Second, I’ve checked and fixed my VMD decoder. The problem was audio part. First, there’s annoyingly two variants of stereo audio compression. They both use the same prediction scheme but one stores predictors in the beginning of each block (IIRC that’s the newer scheme that I’ve seen being used only in Shivers 2) and another one just stores the deltas. And here’s the annoyance: many clips from Lighthouse store audio payload in blocks of 4409 bytes. Each delta is exactly one byte and there are two channels and there are only deltas in the block—do the maths yourself. In case you can’t, it’s 2204 samples for one channel and 2205 for another one. I had to buffer that leftover sample and add it back in the beginning of the next block.
And finally I’ve added some framework for future support of common compression formats. Currently I have implemented only deflate
decompressor and it was tricky to do that properly. The format itself is simple and I’ve implemented a decoder in a couple of hours (including distractions to other activities) but making it work in desired conditions took more than a day. What I mean by that? The fact that while normally simple uncompress()
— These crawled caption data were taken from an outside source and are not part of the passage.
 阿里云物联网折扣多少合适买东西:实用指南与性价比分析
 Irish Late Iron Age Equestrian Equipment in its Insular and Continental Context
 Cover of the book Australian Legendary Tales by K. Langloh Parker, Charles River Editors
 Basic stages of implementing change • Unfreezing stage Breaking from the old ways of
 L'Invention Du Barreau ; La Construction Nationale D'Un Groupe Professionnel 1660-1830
with known input and output lengths would suffice, sometimes you need to decode it exactly as a stream with an unknown input and output sizes. In order to do that you need either to somehow juggle inputs/outputs maybe even via callbacks (further complicated by Rust ownership concept) or save the decompressor state in case of input or output buffer exhaustion and letting the caller to do that. I took the second approach obviously and implemented it as a state machine where if there’s not enough input bits or no space left in the output buffer I simply save the bit reader state (without the data pointer) and return an error code telling caller either to feed more data or to do something with the output data and keep decoding the same block. It’s probably very ineffective but it works fine even in case of single byte input and output buffers.
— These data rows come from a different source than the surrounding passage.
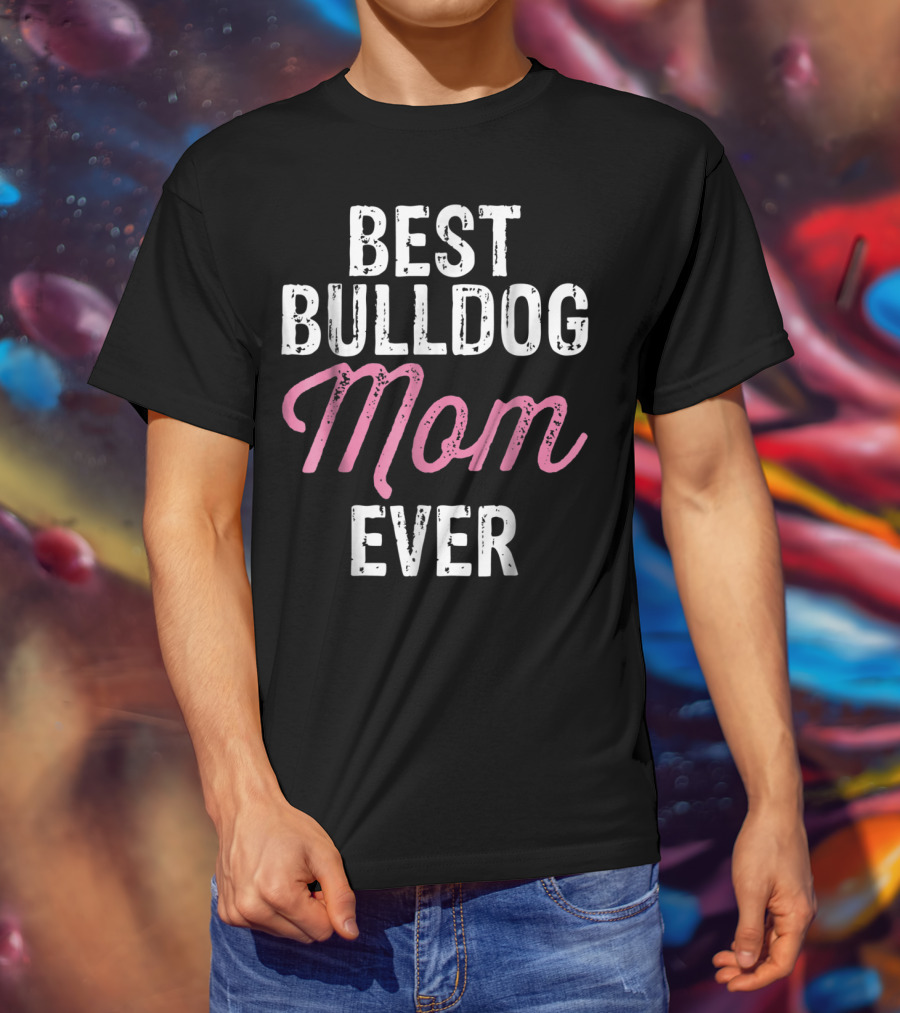 Best Bulldog Mom Ever Animal Lover Mother Dog T-Shirt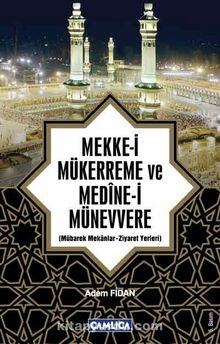 Mekke-i Mükerreme ve Medine-i Münevvere & Mübarek Mekanlar -Ziyaret Yerleri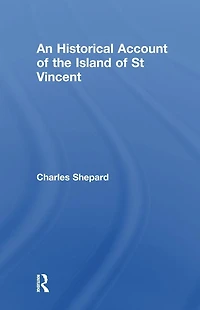An Historical Account of the Island St Vincent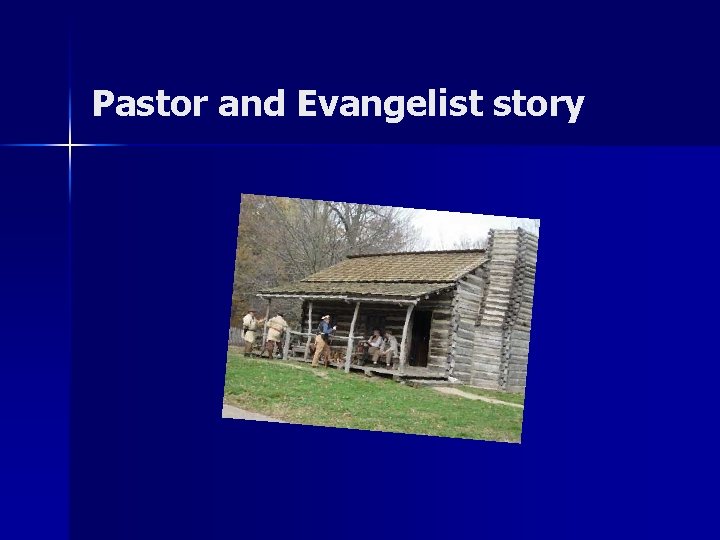 Pastor and Evangelist story 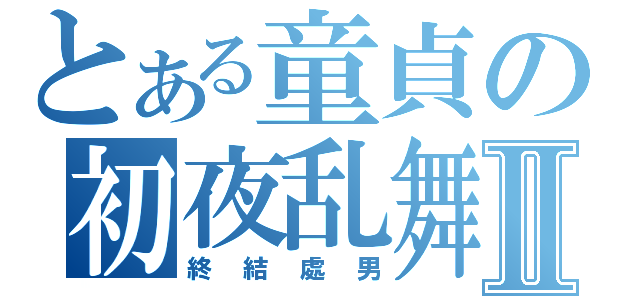 とある童貞の初夜乱舞Ⅱ（終結處男）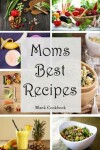 Book cover for Moms Best Recipes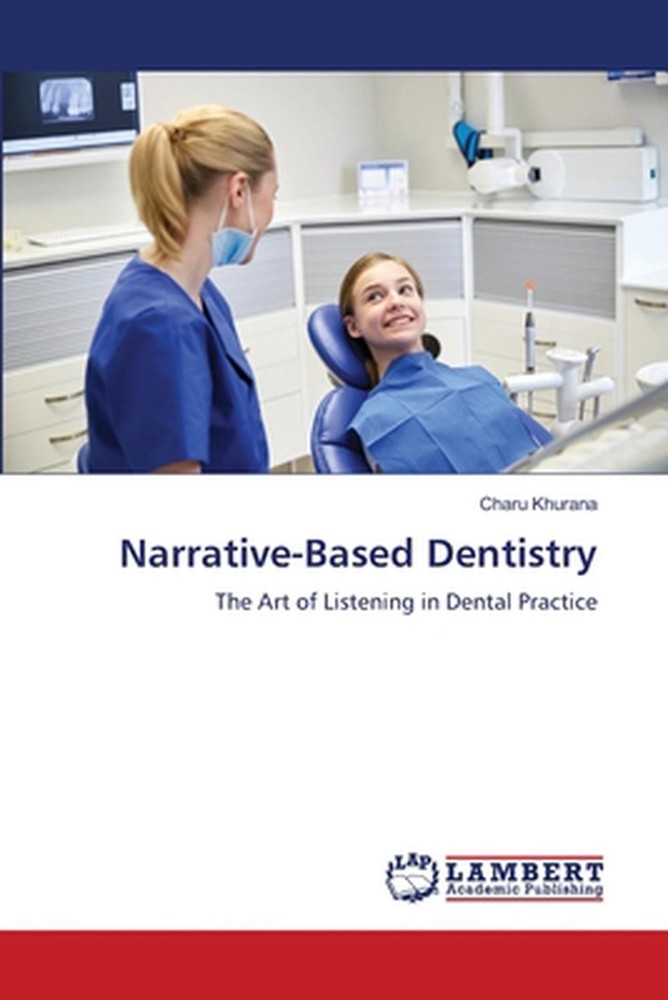 Narrative-Based Dentistry by Charu Khurana Paperback Book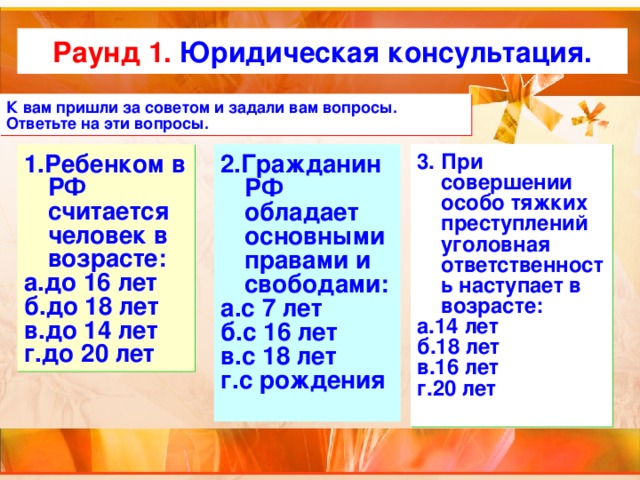 Раунд 1. Юридическая консультация. К вам пришли за советом и задали вам вопросы. Ответьте на эти вопросы. 2.Гражданин РФ обладает основными правами и свободами: а.с 7 лет б.с 16 лет в.с 18 лет г.с рождения 3. При совершении особо тяжких преступлений уголовная ответственность наступает в возрасте: а.14 лет б.18 лет в.16 лет г.20 лет 1.Ребенком в РФ считается человек в возрасте: а.до 16 лет б.до 18 лет в.до 14 лет г.до 20 лет 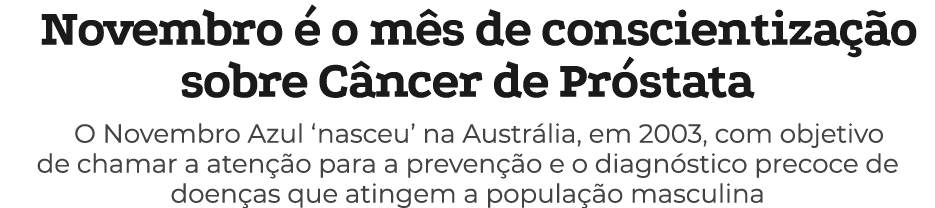 Novembro  o m s de conscientiza  o sobre C ncer de Pr stata O Novembro Azul ‘nasceu’ na Austr lia, em 2003, com obje...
This means that now I can write a decoder for some screen codec without any external dependencies and if the need arises I might even write an encoder counterpart. I’ve written simple LZ77- and LZ78-based compressors before so hopefully I can implement something decent for an encoder even if not as good as zlib
.
All in all, this was probably not the most pleasant work to do but it sure feels good having this done. Now I can move to something different like Vividas container and codecs family or improving nihav-tool
or implementing a proper player or something else entirely. I don’t make plans because they fail so only the future will show what will be done.
So you reimplemented zlib in rust from scratch?
I’d not call reimplementing
zlib
because I did just inflate part (no compression) with different interface (no special public state for input and output buffer pointers) and I looked only at RFC 1951 and RFC 1952 (the latter for gzip format).But it should be good enough replacement for my purposes.
There’s at least one more VMD sound type, used in the Version 5 of the educational game series Addy/Adi.
The graphics are slightly different too. ffmpeg doesn’t play it at all, my decoder in ScummVM partially (but no sound). ffmpeg also doesn’t seem to play the Addy/Adi 4.21 files I have here, while my decoder does; might be yours fails there as well.
I can provide samples if you want them.
Sounds like the difference between Sierra VMD and Coktel Vision VMD 😉 IIRC no Sierra game used coordinates inside VMD while e.g. Woodruff did. And there’s Urban Runner with its Indeo 3 in VMD as well.
I’d like to revisit the games and those ADIv5 as well.
Yeah, Coktel stuffed a lot of weird stuff into VMD. Well, and their games in general. It was a very weird studio 🙂
@Paul @Kostya
btw, there is already a pure rust zlib implementation:
https://github.com/Frommi/miniz_oxide/tree/master/miniz_oxide
The popular flate2 crate uses this implementation as a default backend.
I guess there’s more than one implementation in any non-toy programming language since it’s very easy to implement it (and moderately easy if you need not merely to decompress full input buffer to full output buffer). So I NIHed mine as the project demands.